= Document extract =
##############################

1934-2020 - Ellis Marsalis was a driving force in the New Orleans' Jazz Community for many decades and the father of the very famous Marsalis Brothers. Branford, Wynton, Delfeayo, and Jason also became jazz musicians!

In 2023 as part of the GRAMMY® festivities:

The late Ellis Marsalis was posthumously recognized with the Trustees award for his contributions to jazz music and education...
Hollywood Reporter

Track Listing

  • Crepescule with Nellie
  • Jackie-ing
  • Epistrophy
  • Monk's Mood
  • Straight No Chaser
  • Light Blue
  • Teo
  • Ruby, My Dear
  • Rhythm-A-Ning
  • Round Mignight
  • Evidence (encore)

Press Quotes

One of the most challenging demands placed on a jazz musician is interpreting another's works while utilizing the same instrumentation as the composer. Veteran pianist and jazz educator Ellis Marsalis admits that at one point in his career, he was not objective about Thelonious Monk as a composer, preferring the bop of Dizzy Gillespie and Charlie Parker. But with the passage of time and the opening of his ears to the subtle nuances of Monk's compositions, he is perfectly at ease playing his music on these 2007 sessions, which include his youngest son Jason Marsalis on drums, bassist Jason Stewart, and tenor saxophonist Derek Douget (who also doubles on soprano sax). While the opener ''Crepescule with Nellie'' doesn't stray too far from Monk's concept, the rollicking treatment of ''Jackie-Ing'' opens up the piece a good bit. Douget switches to soprano for a funky, New Orleans-flavored interpretation of ''Epistrophy.'' The driving take of ''Teo,'' a blues that Monk recorded just a few times, brings to the forefront one of his lesser known works. Throughout the date Marsalis keeps Monk's music very much alive with his inspired interpretations of the legend's compositions.

##############################

= Data excerpt =
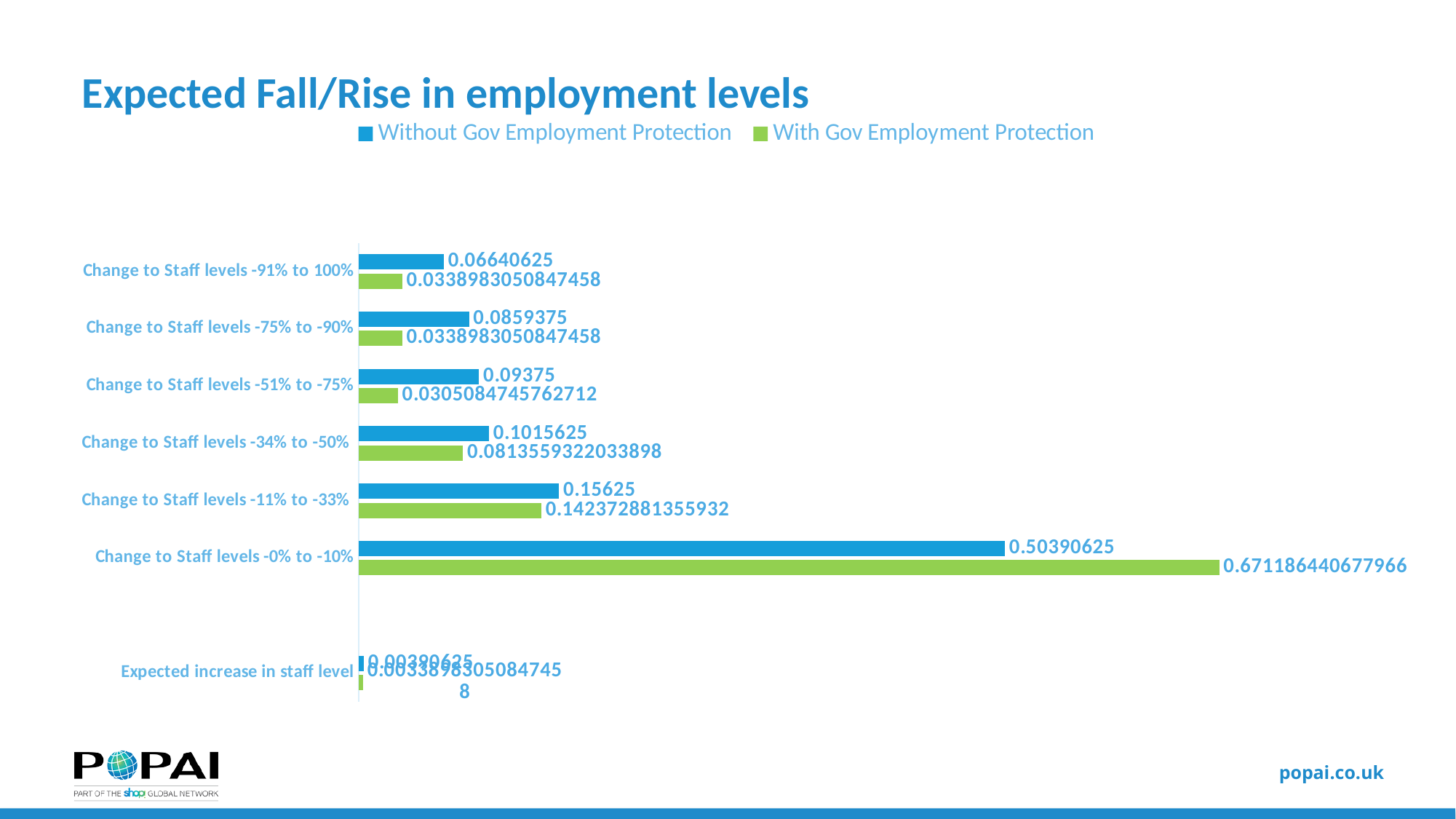
What type of chart is shown on the slide? bar chart In the category 'Change to Staff levels -0% to -10%', which series has the larger value? With Gov Employment Protection What is the value for 'Without Gov Employment Protection' in the category 'Change to Staff levels -91% to 100%'? 0.06640625 In the category 'Change to Staff levels -51% to -75%', which series has the larger value? Without Gov Employment Protection Which category has the highest value for 'With Gov Employment Protection'? Change to Staff levels -0% to -10% What is the value for 'Without Gov Employment Protection' in the category 'Change to Staff levels -0% to -10%'? 0.50390625 How many series does the legend list? 2 What is the title of the chart? Expected Fall/Rise in employment levels How many categories are shown on the chart? 7 What is the value for 'Without Gov Employment Protection' in the category 'Change to Staff levels -11% to -33%'? 0.15625 What is the value for 'With Gov Employment Protection' in the category 'Change to Staff levels -0% to -10%'? 0.671186440677966 What is the value for 'With Gov Employment Protection' in the category 'Change to Staff levels -34% to -50%'? 0.0813559322033898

##############################

= What you will do =
1. From the Ellis Marsalis album notes, reproduce the passage starting at "In 2023 as part" and ending at "music and education...".
2. Answer these questions using the Ellis Marsalis album notes:
(a) In what year was Ellis Marsalis recognized with the Trustees award?
(b) Who plays drums on the 2007 sessions?
(c) To which instrument does Derek Douget switch for "Epistrophy"?

= Solutions to the tasks =
1.
In 2023 as part of the GRAMMY® festivities:

The late Ellis Marsalis was posthumously recognized with the Trustees award for his contributions to jazz music and education...

2.
(a) 2023
(b) His youngest son, Jason Marsalis
(c) Soprano sax